*TEXT PROVIDED*.
------------
Ozdemir et al[17] reported on a preintervention-postintervention–design study (n = 158) of the effectiveness of sucking on a strawberry-flavored lollipop compared with usual care for decreasing the incidence of nausea and vomiting associated with DMSO preservative for autologous peripheral blood stem cell transplantation. Those receiving the intervention were instructed to suck on the lollipops just prior to and throughout the infusion until all bags were infused. The researchers found that significantly fewer of those receiving the lollipop during their infusion reported nausea (6.3%, n = 3) compared with the control (21.8%, n = 24, P = .02). Significantly fewer in the treatment group vomited (2%, n = 1) compared with the control (13.6%, n = 15, P = .04).

Conceptual Framework

The Human Response Framework provided the theoretical framework for this study.[18–21] The Human Response Framework is a conceptual framework describing individual vulnerability and environmental risk and the interplay of biological, psychological, and social human responses that influence illness outcomes. Interventions in this model aim to promote individual adaptation either through interventions to prevent the onset of pathological lesion, impairment, and functional disability or those to prevent the progression of disease, impairment, and functional disability. Human responses are measurable as physiological, pathophysiologic, experiential, or behavioral phenomena.
------------
*RAW DATA*.
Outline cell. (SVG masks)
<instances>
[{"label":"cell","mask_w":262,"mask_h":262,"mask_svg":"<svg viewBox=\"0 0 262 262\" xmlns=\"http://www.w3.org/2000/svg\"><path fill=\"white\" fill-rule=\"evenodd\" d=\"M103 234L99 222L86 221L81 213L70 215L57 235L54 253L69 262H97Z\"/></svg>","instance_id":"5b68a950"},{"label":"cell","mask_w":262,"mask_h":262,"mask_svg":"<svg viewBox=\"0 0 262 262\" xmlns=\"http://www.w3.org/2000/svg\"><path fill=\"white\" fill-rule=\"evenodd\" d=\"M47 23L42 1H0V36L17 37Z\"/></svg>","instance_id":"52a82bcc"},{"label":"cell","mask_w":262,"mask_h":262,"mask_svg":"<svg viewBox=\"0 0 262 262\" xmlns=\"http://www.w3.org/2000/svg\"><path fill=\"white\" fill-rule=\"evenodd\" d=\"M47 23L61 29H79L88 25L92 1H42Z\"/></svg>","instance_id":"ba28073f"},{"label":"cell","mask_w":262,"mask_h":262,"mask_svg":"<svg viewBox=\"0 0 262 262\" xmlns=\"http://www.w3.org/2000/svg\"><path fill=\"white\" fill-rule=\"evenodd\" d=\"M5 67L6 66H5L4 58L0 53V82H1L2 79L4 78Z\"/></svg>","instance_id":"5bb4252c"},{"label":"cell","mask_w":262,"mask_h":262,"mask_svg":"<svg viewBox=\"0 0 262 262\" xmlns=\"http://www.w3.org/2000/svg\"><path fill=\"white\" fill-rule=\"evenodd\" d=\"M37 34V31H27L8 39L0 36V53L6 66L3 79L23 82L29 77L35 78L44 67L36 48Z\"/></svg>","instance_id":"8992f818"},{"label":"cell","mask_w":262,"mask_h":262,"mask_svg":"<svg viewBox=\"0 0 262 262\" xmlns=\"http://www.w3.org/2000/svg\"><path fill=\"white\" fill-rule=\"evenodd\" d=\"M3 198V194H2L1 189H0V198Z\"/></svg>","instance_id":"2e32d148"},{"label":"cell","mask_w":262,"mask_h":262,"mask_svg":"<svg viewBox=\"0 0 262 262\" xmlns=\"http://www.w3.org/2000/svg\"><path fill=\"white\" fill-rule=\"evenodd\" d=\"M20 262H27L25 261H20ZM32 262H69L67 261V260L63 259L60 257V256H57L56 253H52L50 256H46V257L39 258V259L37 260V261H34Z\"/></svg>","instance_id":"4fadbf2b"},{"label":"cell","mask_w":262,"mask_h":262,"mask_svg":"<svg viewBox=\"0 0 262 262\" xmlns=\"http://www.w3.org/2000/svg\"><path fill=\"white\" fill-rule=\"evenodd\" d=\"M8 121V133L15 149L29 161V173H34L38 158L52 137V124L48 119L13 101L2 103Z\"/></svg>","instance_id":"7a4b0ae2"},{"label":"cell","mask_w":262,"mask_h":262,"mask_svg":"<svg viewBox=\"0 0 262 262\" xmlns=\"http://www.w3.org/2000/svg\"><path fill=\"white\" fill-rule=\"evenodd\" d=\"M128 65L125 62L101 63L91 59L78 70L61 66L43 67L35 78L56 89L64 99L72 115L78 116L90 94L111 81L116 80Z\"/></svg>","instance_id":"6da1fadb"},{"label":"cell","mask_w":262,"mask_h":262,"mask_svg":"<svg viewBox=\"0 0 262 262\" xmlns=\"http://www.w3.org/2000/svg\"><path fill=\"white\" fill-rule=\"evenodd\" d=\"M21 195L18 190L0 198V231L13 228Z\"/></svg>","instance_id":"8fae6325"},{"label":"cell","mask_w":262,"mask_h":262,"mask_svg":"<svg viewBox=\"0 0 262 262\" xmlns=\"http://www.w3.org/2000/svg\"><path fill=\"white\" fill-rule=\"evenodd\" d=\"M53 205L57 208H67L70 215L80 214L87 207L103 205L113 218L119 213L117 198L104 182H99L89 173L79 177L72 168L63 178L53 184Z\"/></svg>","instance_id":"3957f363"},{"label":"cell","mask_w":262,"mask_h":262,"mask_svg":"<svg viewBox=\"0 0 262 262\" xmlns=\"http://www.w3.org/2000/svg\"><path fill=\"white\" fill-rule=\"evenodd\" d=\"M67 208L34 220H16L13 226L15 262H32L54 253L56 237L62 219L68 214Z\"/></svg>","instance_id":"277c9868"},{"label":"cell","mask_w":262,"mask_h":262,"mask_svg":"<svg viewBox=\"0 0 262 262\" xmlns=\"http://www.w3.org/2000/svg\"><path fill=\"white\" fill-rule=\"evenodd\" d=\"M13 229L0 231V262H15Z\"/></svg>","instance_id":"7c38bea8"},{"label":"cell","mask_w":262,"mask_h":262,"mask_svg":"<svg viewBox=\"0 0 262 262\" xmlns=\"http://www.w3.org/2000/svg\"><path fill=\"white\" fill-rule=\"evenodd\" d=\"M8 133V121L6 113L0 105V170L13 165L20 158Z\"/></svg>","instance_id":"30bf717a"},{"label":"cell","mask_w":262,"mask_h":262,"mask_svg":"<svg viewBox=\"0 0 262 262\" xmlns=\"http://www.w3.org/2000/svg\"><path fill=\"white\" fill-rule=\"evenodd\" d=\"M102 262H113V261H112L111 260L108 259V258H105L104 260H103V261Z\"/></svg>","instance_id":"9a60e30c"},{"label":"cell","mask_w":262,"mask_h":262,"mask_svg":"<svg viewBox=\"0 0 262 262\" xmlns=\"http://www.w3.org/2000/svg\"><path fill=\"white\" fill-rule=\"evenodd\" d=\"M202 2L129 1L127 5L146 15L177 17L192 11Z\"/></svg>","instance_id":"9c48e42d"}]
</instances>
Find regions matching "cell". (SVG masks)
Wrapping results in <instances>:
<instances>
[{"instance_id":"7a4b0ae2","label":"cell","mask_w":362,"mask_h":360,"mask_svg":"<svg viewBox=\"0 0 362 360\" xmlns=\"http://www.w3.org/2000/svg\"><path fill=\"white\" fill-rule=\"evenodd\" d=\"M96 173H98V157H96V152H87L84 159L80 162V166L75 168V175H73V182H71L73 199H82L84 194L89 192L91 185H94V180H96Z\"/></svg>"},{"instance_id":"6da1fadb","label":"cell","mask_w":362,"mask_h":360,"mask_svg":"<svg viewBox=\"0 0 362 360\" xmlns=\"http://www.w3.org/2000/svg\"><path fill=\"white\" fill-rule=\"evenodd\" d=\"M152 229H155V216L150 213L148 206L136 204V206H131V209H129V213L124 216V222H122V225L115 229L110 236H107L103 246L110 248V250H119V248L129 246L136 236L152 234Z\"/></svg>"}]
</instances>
------------
*TASK TO COMPLETE*.
Could you reproduce, word for word and in full, the passage above about the lollipop study and the Human Response Framework?

*RESULT OF THIS EXERCISE*.
Ozdemir et al[17] reported on a preintervention-postintervention–design study (n = 158) of the effectiveness of sucking on a strawberry-flavored lollipop compared with usual care for decreasing the incidence of nausea and vomiting associated with DMSO preservative for autologous peripheral blood stem cell transplantation. Those receiving the intervention were instructed to suck on the lollipops just prior to and throughout the infusion until all bags were infused. The researchers found that significantly fewer of those receiving the lollipop during their infusion reported nausea (6.3%, n = 3) compared with the control (21.8%, n = 24, P = .02). Significantly fewer in the treatment group vomited (2%, n = 1) compared with the control (13.6%, n = 15, P = .04).

Conceptual Framework

The Human Response Framework provided the theoretical framework for this study.[18–21] The Human Response Framework is a conceptual framework describing individual vulnerability and environmental risk and the interplay of biological, psychological, and social human responses that influence illness outcomes. Interventions in this model aim to promote individual adaptation either through interventions to prevent the onset of pathological lesion, impairment, and functional disability or those to prevent the progression of disease, impairment, and functional disability. Human responses are measurable as physiological, pathophysiologic, experiential, or behavioral phenomena.